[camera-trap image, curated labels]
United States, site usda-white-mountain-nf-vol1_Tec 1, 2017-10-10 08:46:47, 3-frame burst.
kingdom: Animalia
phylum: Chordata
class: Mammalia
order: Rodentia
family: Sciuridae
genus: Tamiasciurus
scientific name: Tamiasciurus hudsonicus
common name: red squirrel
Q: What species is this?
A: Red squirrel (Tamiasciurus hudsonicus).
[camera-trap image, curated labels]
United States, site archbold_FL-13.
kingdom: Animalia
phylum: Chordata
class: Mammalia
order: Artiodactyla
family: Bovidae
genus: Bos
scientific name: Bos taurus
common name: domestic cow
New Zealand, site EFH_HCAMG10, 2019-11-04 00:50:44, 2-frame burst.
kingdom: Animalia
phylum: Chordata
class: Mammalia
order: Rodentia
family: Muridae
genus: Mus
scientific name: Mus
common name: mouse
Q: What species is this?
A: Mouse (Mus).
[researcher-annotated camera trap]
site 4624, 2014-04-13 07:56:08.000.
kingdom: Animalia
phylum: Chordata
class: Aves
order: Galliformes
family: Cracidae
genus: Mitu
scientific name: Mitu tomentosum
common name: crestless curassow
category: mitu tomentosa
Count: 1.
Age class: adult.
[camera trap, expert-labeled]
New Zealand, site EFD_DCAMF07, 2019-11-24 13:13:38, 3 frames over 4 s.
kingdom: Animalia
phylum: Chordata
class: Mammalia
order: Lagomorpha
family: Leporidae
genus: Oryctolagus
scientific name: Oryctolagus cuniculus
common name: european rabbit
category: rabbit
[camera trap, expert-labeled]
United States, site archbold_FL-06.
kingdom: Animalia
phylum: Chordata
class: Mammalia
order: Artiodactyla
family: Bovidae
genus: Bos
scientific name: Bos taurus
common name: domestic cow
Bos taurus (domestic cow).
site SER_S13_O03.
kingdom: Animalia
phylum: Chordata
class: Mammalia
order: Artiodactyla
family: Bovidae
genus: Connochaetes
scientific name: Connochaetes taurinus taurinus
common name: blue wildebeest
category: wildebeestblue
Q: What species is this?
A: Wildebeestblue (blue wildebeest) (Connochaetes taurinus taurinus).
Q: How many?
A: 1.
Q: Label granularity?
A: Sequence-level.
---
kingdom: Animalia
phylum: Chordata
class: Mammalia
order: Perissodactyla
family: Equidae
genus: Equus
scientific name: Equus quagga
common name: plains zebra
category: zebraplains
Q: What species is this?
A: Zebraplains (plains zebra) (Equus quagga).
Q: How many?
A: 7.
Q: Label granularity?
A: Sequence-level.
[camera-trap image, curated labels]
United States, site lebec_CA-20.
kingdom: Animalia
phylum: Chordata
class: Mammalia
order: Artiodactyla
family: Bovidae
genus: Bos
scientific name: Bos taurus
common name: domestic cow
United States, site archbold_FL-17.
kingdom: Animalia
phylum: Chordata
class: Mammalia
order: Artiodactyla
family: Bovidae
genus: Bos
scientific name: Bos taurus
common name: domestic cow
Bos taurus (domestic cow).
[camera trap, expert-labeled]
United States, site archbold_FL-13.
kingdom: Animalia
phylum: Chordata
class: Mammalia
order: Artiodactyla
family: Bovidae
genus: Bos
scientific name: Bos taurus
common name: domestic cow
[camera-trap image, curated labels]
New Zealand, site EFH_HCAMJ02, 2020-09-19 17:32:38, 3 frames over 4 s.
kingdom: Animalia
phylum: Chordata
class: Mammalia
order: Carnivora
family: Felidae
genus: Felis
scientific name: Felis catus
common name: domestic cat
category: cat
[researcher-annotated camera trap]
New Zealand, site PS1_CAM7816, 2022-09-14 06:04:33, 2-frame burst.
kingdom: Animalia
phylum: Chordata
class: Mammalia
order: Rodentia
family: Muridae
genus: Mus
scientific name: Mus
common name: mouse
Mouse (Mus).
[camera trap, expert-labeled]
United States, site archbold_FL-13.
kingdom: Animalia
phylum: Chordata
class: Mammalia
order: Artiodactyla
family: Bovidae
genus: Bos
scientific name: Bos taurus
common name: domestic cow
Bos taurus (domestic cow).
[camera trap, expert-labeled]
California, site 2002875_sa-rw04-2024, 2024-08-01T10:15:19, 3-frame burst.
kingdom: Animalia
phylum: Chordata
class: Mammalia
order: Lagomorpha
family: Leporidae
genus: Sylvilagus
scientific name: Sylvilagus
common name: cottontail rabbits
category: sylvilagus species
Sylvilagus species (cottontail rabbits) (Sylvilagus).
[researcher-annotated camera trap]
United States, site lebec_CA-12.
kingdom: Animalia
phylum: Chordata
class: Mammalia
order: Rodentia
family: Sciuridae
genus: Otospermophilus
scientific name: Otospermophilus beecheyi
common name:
┄┄┄┄┄┄
▶ EXERCISE
Please write out all of the records above, character for character.

▶ TASK RESPONSE
[camera-trap image, curated labels]
United States, site usda-white-mountain-nf-vol1_Tec 1, 2017-10-10 08:46:47, 3-frame burst.
kingdom: Animalia
phylum: Chordata
class: Mammalia
order: Rodentia
family: Sciuridae
genus: Tamiasciurus
scientific name: Tamiasciurus hudsonicus
common name: red squirrel
Q: What species is this?
A: Red squirrel (Tamiasciurus hudsonicus).
[camera-trap image, curated labels]
United States, site archbold_FL-13.
kingdom: Animalia
phylum: Chordata
class: Mammalia
order: Artiodactyla
family: Bovidae
genus: Bos
scientific name: Bos taurus
common name: domestic cow
New Zealand, site EFH_HCAMG10, 2019-11-04 00:50:44, 2-frame burst.
kingdom: Animalia
phylum: Chordata
class: Mammalia
order: Rodentia
family: Muridae
genus: Mus
scientific name: Mus
common name: mouse
Q: What species is this?
A: Mouse (Mus).
[researcher-annotated camera trap]
site 4624, 2014-04-13 07:56:08.000.
kingdom: Animalia
phylum: Chordata
class: Aves
order: Galliformes
family: Cracidae
genus: Mitu
scientific name: Mitu tomentosum
common name: crestless curassow
category: mitu tomentosa
Count: 1.
Age class: adult.
[camera trap, expert-labeled]
New Zealand, site EFD_DCAMF07, 2019-11-24 13:13:38, 3 frames over 4 s.
kingdom: Animalia
phylum: Chordata
class: Mammalia
order: Lagomorpha
family: Leporidae
genus: Oryctolagus
scientific name: Oryctolagus cuniculus
common name: european rabbit
category: rabbit
[camera trap, expert-labeled]
United States, site archbold_FL-06.
kingdom: Animalia
phylum: Chordata
class: Mammalia
order: Artiodactyla
family: Bovidae
genus: Bos
scientific name: Bos taurus
common name: domestic cow
Bos taurus (domestic cow).
site SER_S13_O03.
kingdom: Animalia
phylum: Chordata
class: Mammalia
order: Artiodactyla
family: Bovidae
genus: Connochaetes
scientific name: Connochaetes taurinus taurinus
common name: blue wildebeest
category: wildebeestblue
Q: What species is this?
A: Wildebeestblue (blue wildebeest) (Connochaetes taurinus taurinus).
Q: How many?
A: 1.
Q: Label granularity?
A: Sequence-level.
---
kingdom: Animalia
phylum: Chordata
class: Mammalia
order: Perissodactyla
family: Equidae
genus: Equus
scientific name: Equus quagga
common name: plains zebra
category: zebraplains
Q: What species is this?
A: Zebraplains (plains zebra) (Equus quagga).
Q: How many?
A: 7.
Q: Label granularity?
A: Sequence-level.
[camera-trap image, curated labels]
United States, site lebec_CA-20.
kingdom: Animalia
phylum: Chordata
class: Mammalia
order: Artiodactyla
family: Bovidae
genus: Bos
scientific name: Bos taurus
common name: domestic cow
United States, site archbold_FL-17.
kingdom: Animalia
phylum: Chordata
class: Mammalia
order: Artiodactyla
family: Bovidae
genus: Bos
scientific name: Bos taurus
common name: domestic cow
Bos taurus (domestic cow).
[camera trap, expert-labeled]
United States, site archbold_FL-13.
kingdom: Animalia
phylum: Chordata
class: Mammalia
order: Artiodactyla
family: Bovidae
genus: Bos
scientific name: Bos taurus
common name: domestic cow
[camera-trap image, curated labels]
New Zealand, site EFH_HCAMJ02, 2020-09-19 17:32:38, 3 frames over 4 s.
kingdom: Animalia
phylum: Chordata
class: Mammalia
order: Carnivora
family: Felidae
genus: Felis
scientific name: Felis catus
common name: domestic cat
category: cat
[researcher-annotated camera trap]
New Zealand, site PS1_CAM7816, 2022-09-14 06:04:33, 2-frame burst.
kingdom: Animalia
phylum: Chordata
class: Mammalia
order: Rodentia
family: Muridae
genus: Mus
scientific name: Mus
common name: mouse
Mouse (Mus).
[camera trap, expert-labeled]
United States, site archbold_FL-13.
kingdom: Animalia
phylum: Chordata
class: Mammalia
order: Artiodactyla
family: Bovidae
genus: Bos
scientific name: Bos taurus
common name: domestic cow
Bos taurus (domestic cow).
[camera trap, expert-labeled]
California, site 2002875_sa-rw04-2024, 2024-08-01T10:15:19, 3-frame burst.
kingdom: Animalia
phylum: Chordata
class: Mammalia
order: Lagomorpha
family: Leporidae
genus: Sylvilagus
scientific name: Sylvilagus
common name: cottontail rabbits
category: sylvilagus species
Sylvilagus species (cottontail rabbits) (Sylvilagus).
[researcher-annotated camera trap]
United States, site lebec_CA-12.
kingdom: Animalia
phylum: Chordata
class: Mammalia
order: Rodentia
family: Sciuridae
genus: Otospermophilus
scientific name: Otospermophilus beecheyi
common name:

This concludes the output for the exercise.